Красноречие и безупречная репутация не помогли Плевако, присяжные остались неумолимы, и развод Марии Андреевны с Демидовым не состоялся. В этом было некое дежавю для самого Федора Никифоровича. Что такое быть незаконнорожденным, он сполна испытал на себе. Вся его личная трагедия состояла в том, что он всегда был отцом для своих детей. И в сложнейшей ситуации на помощь пришли его профессиональные связи и навыки. Свою дочь Варвару и сына Василия он оформил как подкидышей, а затем усыновил. А купцу Демидову все его переживания были нипочем, он даже отказался от денег за «вольную» бывшей жене.
Ситуацию разрешила сама природа — купец Демидов умер. Сам Плевако писал в письме другу: «Ну вот, мой самый долгий двадцатилетний и самый неудачный процесс закончился сам собой. Умер Василий Демидов. Жаль, конечно, неплохой был человек. Только упрямый очень, развода так и не дал. Умыл-таки Демидов Плевако, что и говорить. Не позволил мне выиграть дело. Но я зла на него не держу. Надо бы назначать венчание».
На церемонии венчания, по словам очевидцев, Мария Андреевна выглядела красивее и моложе своих юных дочерей...
Царский манифест 17 сентября 1905 года вдохновил Плевако. Он с энтузиазмом устремился в политику. Вступил в партию октябристов, от них был избран в третью Государственную думу.
«Там наверху роскошь царит и обжирается, равнодушно слушая рассказы о голодающем и униженном брате, трудом которого возрождается Россия. Заменим же песни о свободе песнями свободных рабочих, историей призванных воздвигнуть дворцы права и свободы в обновленной России!» — говорил он с трибуны Таврического дворца.

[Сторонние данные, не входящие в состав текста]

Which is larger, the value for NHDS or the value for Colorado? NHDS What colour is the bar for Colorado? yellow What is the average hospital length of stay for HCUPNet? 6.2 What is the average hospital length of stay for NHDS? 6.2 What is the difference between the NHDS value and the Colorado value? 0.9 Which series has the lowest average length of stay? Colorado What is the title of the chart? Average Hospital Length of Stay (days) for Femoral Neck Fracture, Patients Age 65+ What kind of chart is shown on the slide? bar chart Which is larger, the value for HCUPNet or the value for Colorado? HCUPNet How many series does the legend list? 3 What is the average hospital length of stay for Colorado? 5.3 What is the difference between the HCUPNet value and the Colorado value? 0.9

Эта речь 20 ноября 1907 года была первой и последней его думской речью. Его слова стали завещанием будущим политикам, которых он предостерегал от революционной хирургии и обращал внимание на старую истину: история повторяется, и не обязательно как фарс, а может, как еще большая трагедия.
Друзья считали ошибочным его решение уйти в политику.
Он умер 23 декабря 1908 года. Плевако было 67 лет. За три недели до смерти он распорядился: «Венков на могилу не класть, речи не произносить. Вскрыть меня, чтобы все знали, от чего я умер». Его волю исполнили. Вскрытие показало — разорвалось сердце.
Он многого достиг. И чинов, и званий. Он сделал себя сам, наперекор всему. Но не в этом главное. Судьба послала его России в тот переломный момент, когда отменялось крепостное право и когда появился суд присяжных. Всей своей деятельностью он доказал, что в России, как в любом западном государстве, можно говорить языком закона.